Kız yurtları dedikleri
Bazen korur, kollarken boğar, öldürürüz. Yasaklar koyar, korkuları örteriz kızlarımızın üzerine. Kız yurtlarından söz ediyorum.
Bazen korur, kollarken boğar, öldürürüz.
Yasaklar koyar, korkuları örteriz kızlarımızın üzerine. Kız yurtlarından söz ediyorum.
Ve çıkar birileri:
"Siz ne yapıyorsunuz yahu?" Diye sorulduğunda:
"Ahlak'tan, korunmadan." Dem vururuz.
Saat gece yarısı 24.00 dediğinde kız yurtlarının yatakhanelerinin olduğu bölümün son kapısı demir kapı nöbetçi öğretmen ya da görevli tarafından kilitlenir. O andan itibaren dışarı çıkılması yasaktır. Anahtarı nöbetçi görevlinin emanetindedir.
Tedbirin gerekçesi o saatten sonra giriş ve çıkışların güvenliğinin alınmasıdır.
Ya o saatten sonra deprem olursa?
Ya da bir öğrenci kalp krizi, sara veya benzeri sağlık sorunu yaşarsa?
Veya yangın çıksa?
Tam da öyle bir anda nöbetçi görevli uyumuş veya tuvalette olsa?
Kim yetişir imdada?
Hadi bu olasılıkları geçelim…
Okullar, yurtlar gerçek anlamda sivil savunma denetiminden geçiliyor mu? Ya da geçiriliyorsa sözde prosedürler üzerinde mi yoksa gerçek anlamda tatbikatlar yapılarak mı?

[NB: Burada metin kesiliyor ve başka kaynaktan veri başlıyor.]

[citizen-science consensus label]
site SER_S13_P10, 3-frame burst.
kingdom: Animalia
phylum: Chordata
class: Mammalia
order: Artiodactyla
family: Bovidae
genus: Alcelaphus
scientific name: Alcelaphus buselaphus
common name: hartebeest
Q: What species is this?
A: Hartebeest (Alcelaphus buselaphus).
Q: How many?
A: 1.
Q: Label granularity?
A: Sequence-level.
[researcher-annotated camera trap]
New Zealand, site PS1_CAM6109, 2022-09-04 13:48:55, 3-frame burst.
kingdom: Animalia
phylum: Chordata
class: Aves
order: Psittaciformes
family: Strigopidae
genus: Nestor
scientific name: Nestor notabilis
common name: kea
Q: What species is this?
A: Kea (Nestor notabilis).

Bugün denetçiler toplu yaşam alanlarında bir inceleme yapsa kaç yangın tüpünün kullanma tarihi süresinin geçtiğini görecektir. Yangın tatbikatının sözde ve kağıt üzerinde geçiştirildiğini görecektir.
Sonuçta her zaman ki gibi suç alın yazısı diye kader denen olgunun omuzlarına yıkılacak ve:
"İlahi adalet."Temennileriyle geçiştirilecektir.
Bazen de gerçek suçlu hain elektrik kontağı olarak açıklanacaktır.
Yaşam alanlarında hiçbir tehdit unsuru olasılığı ihtimallere terk edemezsiniz. Prizinden taşmış elektrik kablosunu, zemini temizlik sonrası kurutulmamış ıslak alanları, camı kırık pencereyi, altındaki taşıyıcısı yerinden oynamış lavaboyu… Bunlardan sadece birisini gözden kaçırdığınız zaman canları yaralanmaktan, kaybetmekten kurtulamazsınız.
Görünmez kazalar toplu yaşam alanlarının tehdit unsurudur. Meydana geldiği zaman dövünmeniz, feryat etmeniz nafiledir.
Bugün birçok üniversitemizde çalışma alanlarındaki iş yeri kazalarını önlemek, tedbir almak için uzman yetiştiren bölümler vardır. Ve yasalar da en az on kişi üzerinde çalışanın olduğu iş yerlerinde iş güvenlik uzmanlarının bulunmasını emreder.
Bu uzmanların tek görevi çalışma alanlarında kaza riski ve tehlikesi oluşturacak nedenleri saptamak, ortadan kaldırmak, güvenli iş ortamı yaratmaktır.
Şimdi soruyorum, bugün toplu üretim alanlarının kaçında iş yeri güvenlik uzamanı bulunmaktadır?
Kısacası her şey bir ülkede sosyal devlet olgusunun işlerliğidir. İnsanı sevmek, korumaktır. Eğer insanınızı sever, korur, kollar ve esirgerseniz onun çarşıda, pazarda, iş ve alışveriş merkezlerinde güvenliği için tüm önlemleri alırsınız. İnsanı korumayan hiçbir üretim ve sosyal alanın açık olmasına izin vermezsiniz.
Adana'da kız öğrenci yurdunda çıkan yangın sonunda hayatlarını kaybeden on biri öğrenci, biri görevli, toplam on iki canımızın aramızdan feci şekilde kopup gitmesinden mutlaka dersler çıkarmalıyız.